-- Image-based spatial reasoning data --
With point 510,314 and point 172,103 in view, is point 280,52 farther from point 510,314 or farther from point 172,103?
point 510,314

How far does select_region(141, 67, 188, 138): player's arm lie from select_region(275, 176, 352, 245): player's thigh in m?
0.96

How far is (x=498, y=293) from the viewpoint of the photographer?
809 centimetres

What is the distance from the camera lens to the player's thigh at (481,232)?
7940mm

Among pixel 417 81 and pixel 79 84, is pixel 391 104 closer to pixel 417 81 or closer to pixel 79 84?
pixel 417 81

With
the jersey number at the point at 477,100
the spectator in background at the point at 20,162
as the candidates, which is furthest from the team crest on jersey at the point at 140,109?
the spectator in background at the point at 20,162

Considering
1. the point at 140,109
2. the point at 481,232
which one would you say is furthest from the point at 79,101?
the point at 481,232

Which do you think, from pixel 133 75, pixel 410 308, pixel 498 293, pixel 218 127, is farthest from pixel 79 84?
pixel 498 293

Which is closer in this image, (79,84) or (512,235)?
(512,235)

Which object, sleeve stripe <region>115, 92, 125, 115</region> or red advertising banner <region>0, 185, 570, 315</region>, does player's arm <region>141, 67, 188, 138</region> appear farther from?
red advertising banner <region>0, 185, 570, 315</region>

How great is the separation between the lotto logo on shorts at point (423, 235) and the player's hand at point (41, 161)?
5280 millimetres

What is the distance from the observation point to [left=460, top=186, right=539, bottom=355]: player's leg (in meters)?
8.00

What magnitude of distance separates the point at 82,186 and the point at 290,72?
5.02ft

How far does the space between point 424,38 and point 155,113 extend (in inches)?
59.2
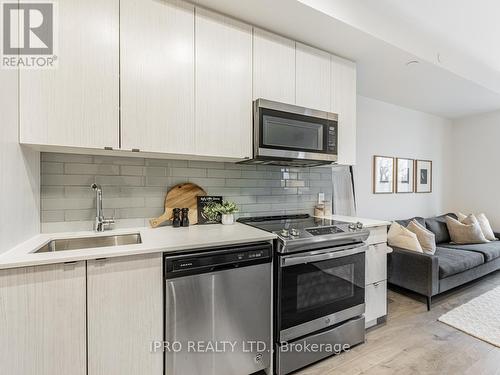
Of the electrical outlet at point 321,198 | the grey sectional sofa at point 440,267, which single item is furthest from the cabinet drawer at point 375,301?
the electrical outlet at point 321,198

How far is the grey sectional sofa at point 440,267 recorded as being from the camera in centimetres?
270

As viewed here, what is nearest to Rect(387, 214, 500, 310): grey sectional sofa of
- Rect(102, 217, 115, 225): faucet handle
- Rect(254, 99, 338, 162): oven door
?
Rect(254, 99, 338, 162): oven door

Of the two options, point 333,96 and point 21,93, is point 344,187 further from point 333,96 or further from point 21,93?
point 21,93

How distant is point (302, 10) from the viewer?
1.82 m

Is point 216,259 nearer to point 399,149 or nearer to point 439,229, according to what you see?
point 399,149

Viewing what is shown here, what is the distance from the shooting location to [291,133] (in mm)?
2119

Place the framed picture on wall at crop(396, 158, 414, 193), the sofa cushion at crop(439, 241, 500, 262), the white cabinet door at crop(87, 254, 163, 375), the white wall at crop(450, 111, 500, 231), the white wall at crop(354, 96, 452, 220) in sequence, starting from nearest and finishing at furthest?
the white cabinet door at crop(87, 254, 163, 375), the sofa cushion at crop(439, 241, 500, 262), the white wall at crop(354, 96, 452, 220), the framed picture on wall at crop(396, 158, 414, 193), the white wall at crop(450, 111, 500, 231)

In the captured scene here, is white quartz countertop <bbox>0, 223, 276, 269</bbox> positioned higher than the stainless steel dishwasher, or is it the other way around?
white quartz countertop <bbox>0, 223, 276, 269</bbox>

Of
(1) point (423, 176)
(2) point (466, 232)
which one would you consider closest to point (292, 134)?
(2) point (466, 232)

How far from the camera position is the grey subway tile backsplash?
176cm

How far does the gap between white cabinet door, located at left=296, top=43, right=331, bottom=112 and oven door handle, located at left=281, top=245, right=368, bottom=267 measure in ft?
4.16

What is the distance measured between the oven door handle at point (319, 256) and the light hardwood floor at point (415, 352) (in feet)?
2.56

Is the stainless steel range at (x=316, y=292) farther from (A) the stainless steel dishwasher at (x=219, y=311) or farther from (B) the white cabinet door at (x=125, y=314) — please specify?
(B) the white cabinet door at (x=125, y=314)

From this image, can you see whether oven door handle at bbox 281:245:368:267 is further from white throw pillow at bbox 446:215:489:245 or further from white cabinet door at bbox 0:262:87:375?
white throw pillow at bbox 446:215:489:245
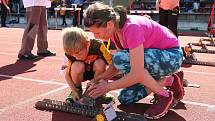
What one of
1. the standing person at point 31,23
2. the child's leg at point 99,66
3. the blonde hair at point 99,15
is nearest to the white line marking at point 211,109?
the child's leg at point 99,66

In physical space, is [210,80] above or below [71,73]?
below

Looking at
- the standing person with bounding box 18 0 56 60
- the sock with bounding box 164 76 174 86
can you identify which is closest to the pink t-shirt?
the sock with bounding box 164 76 174 86

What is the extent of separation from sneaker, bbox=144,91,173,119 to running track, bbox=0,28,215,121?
9 cm

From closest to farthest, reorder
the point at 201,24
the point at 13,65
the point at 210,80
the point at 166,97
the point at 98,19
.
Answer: the point at 98,19
the point at 166,97
the point at 210,80
the point at 13,65
the point at 201,24

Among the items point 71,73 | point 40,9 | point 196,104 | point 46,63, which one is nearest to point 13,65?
point 46,63

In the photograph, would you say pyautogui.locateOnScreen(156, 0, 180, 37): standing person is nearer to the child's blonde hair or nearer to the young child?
the young child

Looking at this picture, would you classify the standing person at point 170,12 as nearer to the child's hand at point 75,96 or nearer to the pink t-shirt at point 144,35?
the pink t-shirt at point 144,35

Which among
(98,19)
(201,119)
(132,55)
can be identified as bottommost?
(201,119)

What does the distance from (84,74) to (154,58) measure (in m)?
0.78

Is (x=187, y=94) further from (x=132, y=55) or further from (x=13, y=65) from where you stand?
(x=13, y=65)

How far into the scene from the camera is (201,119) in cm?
374

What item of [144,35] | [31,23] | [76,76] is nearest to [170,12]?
[31,23]

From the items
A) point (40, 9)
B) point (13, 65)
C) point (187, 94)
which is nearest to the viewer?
point (187, 94)

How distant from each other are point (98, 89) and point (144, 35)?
25.2 inches
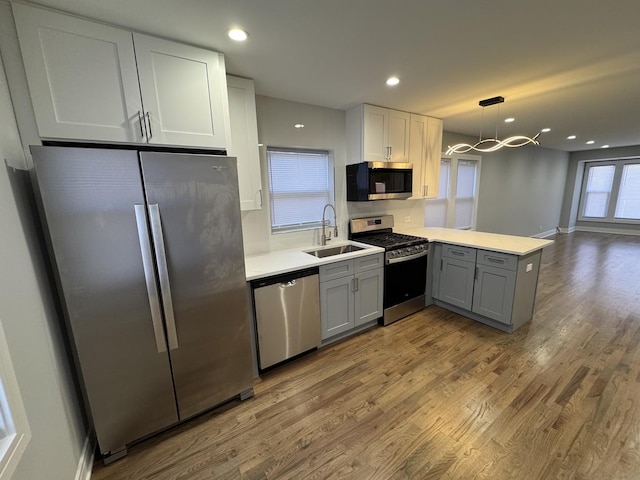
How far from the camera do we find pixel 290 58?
6.28 feet

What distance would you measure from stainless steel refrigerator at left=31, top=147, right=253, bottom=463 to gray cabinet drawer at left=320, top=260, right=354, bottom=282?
0.84 m

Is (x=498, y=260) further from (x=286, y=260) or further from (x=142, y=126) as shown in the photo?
(x=142, y=126)

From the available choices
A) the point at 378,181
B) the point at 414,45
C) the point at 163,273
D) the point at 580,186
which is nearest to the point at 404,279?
the point at 378,181

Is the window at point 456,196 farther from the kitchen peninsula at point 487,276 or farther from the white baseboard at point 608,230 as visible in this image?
the white baseboard at point 608,230

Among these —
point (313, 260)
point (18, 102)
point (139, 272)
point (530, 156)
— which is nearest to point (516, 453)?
point (313, 260)

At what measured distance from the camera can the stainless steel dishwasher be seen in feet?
7.02

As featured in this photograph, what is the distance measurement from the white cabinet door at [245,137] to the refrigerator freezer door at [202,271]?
0.50 m

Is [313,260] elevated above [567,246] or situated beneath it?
elevated above

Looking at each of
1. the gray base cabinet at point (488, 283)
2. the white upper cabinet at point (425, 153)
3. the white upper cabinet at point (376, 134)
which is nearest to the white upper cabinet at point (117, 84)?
the white upper cabinet at point (376, 134)

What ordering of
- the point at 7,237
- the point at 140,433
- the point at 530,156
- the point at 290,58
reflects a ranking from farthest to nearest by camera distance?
the point at 530,156 → the point at 290,58 → the point at 140,433 → the point at 7,237

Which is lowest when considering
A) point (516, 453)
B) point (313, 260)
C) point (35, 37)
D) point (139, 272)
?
point (516, 453)

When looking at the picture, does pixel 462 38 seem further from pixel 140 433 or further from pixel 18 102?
pixel 140 433

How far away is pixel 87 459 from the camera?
1.54 meters

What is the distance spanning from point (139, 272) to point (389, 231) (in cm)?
300
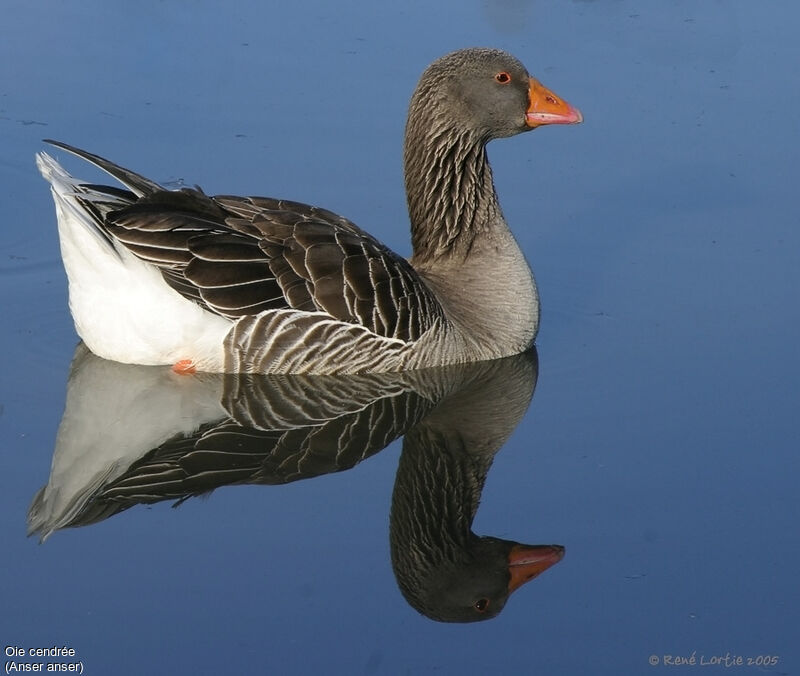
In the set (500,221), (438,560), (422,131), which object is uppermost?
(422,131)

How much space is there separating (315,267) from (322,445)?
113 cm

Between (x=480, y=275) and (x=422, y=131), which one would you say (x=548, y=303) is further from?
(x=422, y=131)

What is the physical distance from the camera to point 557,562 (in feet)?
23.5

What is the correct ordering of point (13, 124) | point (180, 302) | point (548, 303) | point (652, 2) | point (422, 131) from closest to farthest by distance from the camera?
point (180, 302) < point (422, 131) < point (548, 303) < point (13, 124) < point (652, 2)

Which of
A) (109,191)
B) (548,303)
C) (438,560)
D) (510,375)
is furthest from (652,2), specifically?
(438,560)

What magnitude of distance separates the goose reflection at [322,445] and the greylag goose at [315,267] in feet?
0.66

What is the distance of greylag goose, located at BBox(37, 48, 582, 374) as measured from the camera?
864cm

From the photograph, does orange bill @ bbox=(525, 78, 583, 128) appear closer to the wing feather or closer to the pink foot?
the wing feather

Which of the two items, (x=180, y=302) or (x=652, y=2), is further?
(x=652, y=2)

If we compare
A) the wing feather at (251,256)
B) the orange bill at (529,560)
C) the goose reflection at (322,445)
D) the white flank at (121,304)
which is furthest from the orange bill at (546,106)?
the orange bill at (529,560)

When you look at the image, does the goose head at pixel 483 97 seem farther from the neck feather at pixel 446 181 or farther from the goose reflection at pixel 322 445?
the goose reflection at pixel 322 445

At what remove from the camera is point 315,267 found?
8750 mm

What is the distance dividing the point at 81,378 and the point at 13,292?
123cm

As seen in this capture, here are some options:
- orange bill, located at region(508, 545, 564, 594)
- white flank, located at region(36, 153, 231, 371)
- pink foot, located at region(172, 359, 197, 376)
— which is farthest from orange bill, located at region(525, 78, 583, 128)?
orange bill, located at region(508, 545, 564, 594)
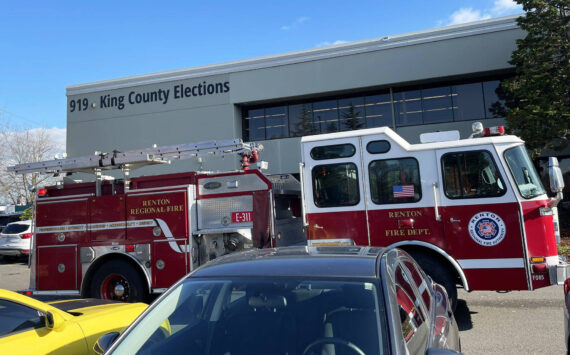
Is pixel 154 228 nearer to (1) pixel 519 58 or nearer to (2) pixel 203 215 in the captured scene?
(2) pixel 203 215

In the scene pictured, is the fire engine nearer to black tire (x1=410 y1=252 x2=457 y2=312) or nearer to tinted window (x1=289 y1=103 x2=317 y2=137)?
black tire (x1=410 y1=252 x2=457 y2=312)

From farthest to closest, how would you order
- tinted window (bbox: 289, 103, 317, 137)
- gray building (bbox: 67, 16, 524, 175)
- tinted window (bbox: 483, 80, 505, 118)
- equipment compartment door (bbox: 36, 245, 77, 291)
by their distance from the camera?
tinted window (bbox: 289, 103, 317, 137) → tinted window (bbox: 483, 80, 505, 118) → gray building (bbox: 67, 16, 524, 175) → equipment compartment door (bbox: 36, 245, 77, 291)

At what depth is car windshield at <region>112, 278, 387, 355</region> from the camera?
7.02ft

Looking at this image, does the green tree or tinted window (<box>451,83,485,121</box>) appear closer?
the green tree

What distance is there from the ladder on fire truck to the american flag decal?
2567 mm

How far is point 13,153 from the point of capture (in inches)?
1340

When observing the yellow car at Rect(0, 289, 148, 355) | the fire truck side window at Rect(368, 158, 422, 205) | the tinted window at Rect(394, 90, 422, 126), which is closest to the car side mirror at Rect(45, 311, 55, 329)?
the yellow car at Rect(0, 289, 148, 355)

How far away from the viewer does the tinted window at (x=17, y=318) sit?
338 centimetres

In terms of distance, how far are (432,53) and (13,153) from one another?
3278 centimetres

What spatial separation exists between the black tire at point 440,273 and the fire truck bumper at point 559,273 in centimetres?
115

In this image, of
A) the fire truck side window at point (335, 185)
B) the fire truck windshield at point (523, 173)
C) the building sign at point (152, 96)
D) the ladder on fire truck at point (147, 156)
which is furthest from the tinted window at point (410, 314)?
the building sign at point (152, 96)

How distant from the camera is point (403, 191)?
19.4 ft

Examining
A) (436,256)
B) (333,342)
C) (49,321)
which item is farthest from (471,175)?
(49,321)

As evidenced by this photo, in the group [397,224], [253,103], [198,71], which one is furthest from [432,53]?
[397,224]
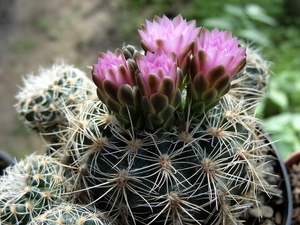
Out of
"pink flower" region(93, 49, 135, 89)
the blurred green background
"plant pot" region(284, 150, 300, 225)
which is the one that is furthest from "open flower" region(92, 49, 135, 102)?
the blurred green background

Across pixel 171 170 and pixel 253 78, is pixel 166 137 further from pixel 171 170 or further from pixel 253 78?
pixel 253 78

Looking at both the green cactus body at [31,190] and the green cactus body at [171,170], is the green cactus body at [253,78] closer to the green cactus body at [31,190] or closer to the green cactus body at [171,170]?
the green cactus body at [171,170]

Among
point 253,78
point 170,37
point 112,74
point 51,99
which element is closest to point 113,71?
point 112,74

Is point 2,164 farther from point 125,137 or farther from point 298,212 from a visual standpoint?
point 298,212

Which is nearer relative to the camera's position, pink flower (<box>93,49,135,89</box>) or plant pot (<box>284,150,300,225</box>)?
pink flower (<box>93,49,135,89</box>)

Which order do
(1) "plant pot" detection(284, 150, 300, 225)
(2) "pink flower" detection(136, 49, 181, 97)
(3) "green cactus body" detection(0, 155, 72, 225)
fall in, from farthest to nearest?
1. (1) "plant pot" detection(284, 150, 300, 225)
2. (3) "green cactus body" detection(0, 155, 72, 225)
3. (2) "pink flower" detection(136, 49, 181, 97)

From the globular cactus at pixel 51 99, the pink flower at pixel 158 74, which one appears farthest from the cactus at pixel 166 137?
the globular cactus at pixel 51 99

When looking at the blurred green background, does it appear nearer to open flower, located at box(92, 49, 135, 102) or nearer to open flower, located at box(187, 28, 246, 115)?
open flower, located at box(187, 28, 246, 115)
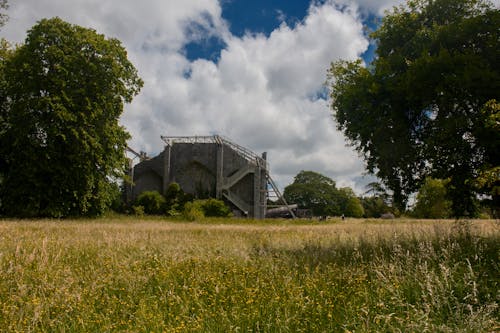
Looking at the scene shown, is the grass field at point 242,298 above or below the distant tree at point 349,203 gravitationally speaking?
below

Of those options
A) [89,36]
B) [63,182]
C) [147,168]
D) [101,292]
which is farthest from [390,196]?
[147,168]

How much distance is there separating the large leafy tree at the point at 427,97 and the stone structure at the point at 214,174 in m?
30.3

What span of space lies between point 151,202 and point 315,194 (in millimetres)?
54670

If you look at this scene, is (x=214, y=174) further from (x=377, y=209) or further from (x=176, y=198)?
(x=377, y=209)

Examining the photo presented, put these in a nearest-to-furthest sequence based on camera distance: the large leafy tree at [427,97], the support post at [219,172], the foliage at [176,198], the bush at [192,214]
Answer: the large leafy tree at [427,97] < the bush at [192,214] < the foliage at [176,198] < the support post at [219,172]

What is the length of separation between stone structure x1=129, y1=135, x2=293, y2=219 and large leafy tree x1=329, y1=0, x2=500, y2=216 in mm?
30268

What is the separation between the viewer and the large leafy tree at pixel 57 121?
2605cm

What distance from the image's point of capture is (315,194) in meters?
88.2

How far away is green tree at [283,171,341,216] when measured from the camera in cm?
8697

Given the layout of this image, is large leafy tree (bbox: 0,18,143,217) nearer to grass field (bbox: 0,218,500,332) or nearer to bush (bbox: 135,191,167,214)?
bush (bbox: 135,191,167,214)

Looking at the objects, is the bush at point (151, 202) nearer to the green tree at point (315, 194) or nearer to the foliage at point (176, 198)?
the foliage at point (176, 198)

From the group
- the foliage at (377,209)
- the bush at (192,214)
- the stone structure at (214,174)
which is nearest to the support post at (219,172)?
the stone structure at (214,174)

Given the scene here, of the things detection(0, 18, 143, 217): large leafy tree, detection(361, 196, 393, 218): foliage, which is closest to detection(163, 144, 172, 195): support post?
detection(0, 18, 143, 217): large leafy tree

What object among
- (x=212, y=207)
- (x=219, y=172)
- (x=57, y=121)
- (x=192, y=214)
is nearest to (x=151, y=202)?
(x=212, y=207)
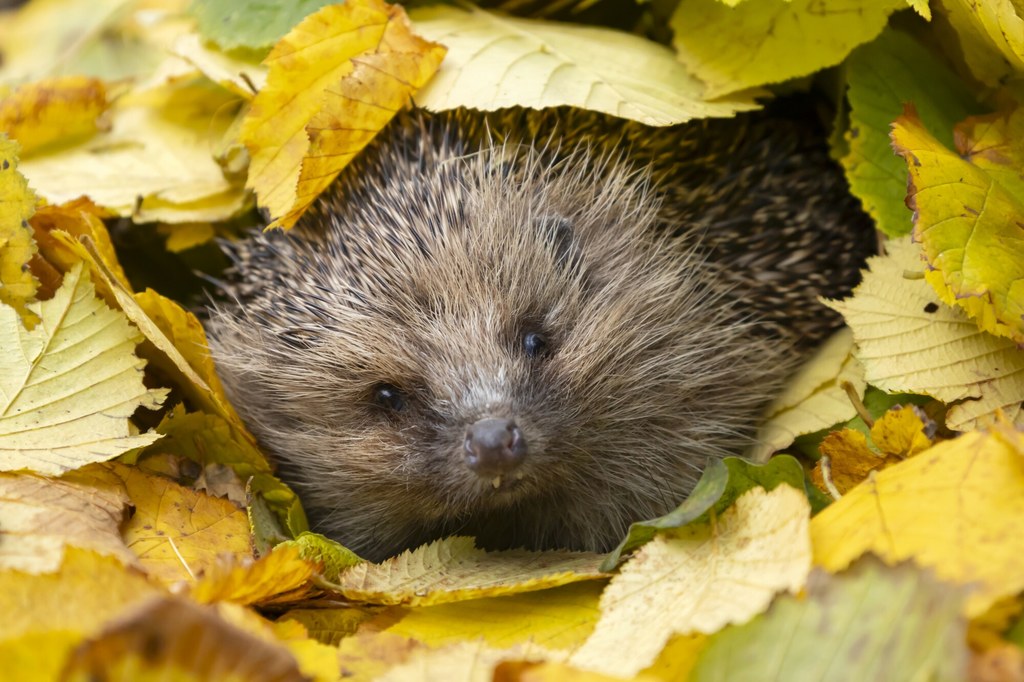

-- Required task --
Collect every line of the listing above that contains the word "pillow", copying each such line in full.

-- Solution for this problem --
From this image, can you see whether oven door handle at bbox 281:245:368:267 is further from white throw pillow at bbox 446:215:489:245 or further from white cabinet door at bbox 0:262:87:375?
white throw pillow at bbox 446:215:489:245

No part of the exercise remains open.